_AIM OF THE EXERCISE_:
Nothing is needed except the lines below that run from the one with "scientific name: Viverra zibetha" through the one with "label granularity: sequence-level", repeated exactly.

_DATASET_:
= Beginning of Section =

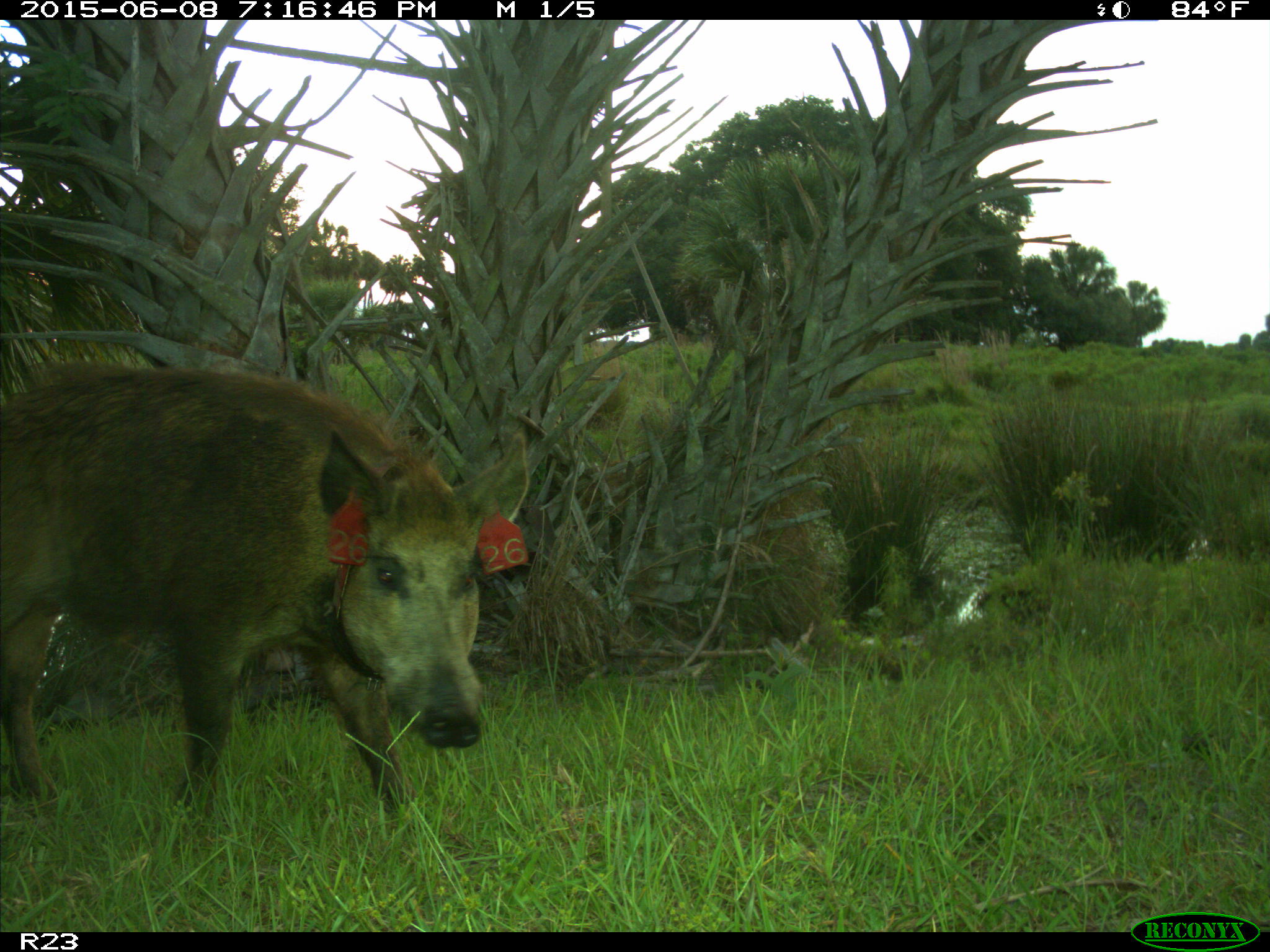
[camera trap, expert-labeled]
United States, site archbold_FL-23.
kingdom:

= End of Section =
= Beginning of Section =

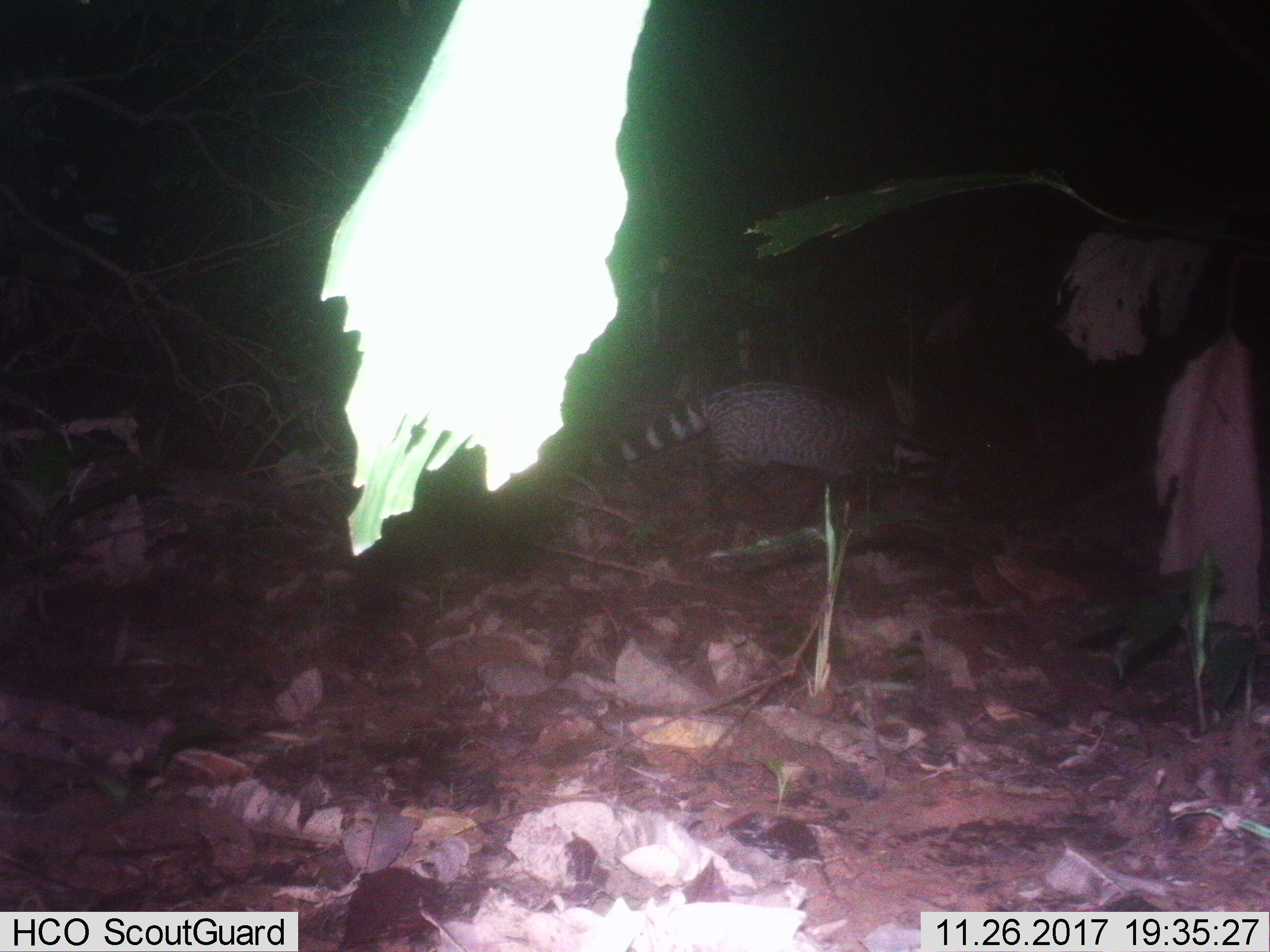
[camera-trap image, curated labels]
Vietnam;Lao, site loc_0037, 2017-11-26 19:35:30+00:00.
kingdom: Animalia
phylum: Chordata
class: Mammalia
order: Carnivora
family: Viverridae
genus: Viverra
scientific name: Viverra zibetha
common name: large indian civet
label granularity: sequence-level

= End of Section =

_TASK RESULT_:
scientific name: Viverra zibetha
common name: large indian civet
label granularity: sequence-level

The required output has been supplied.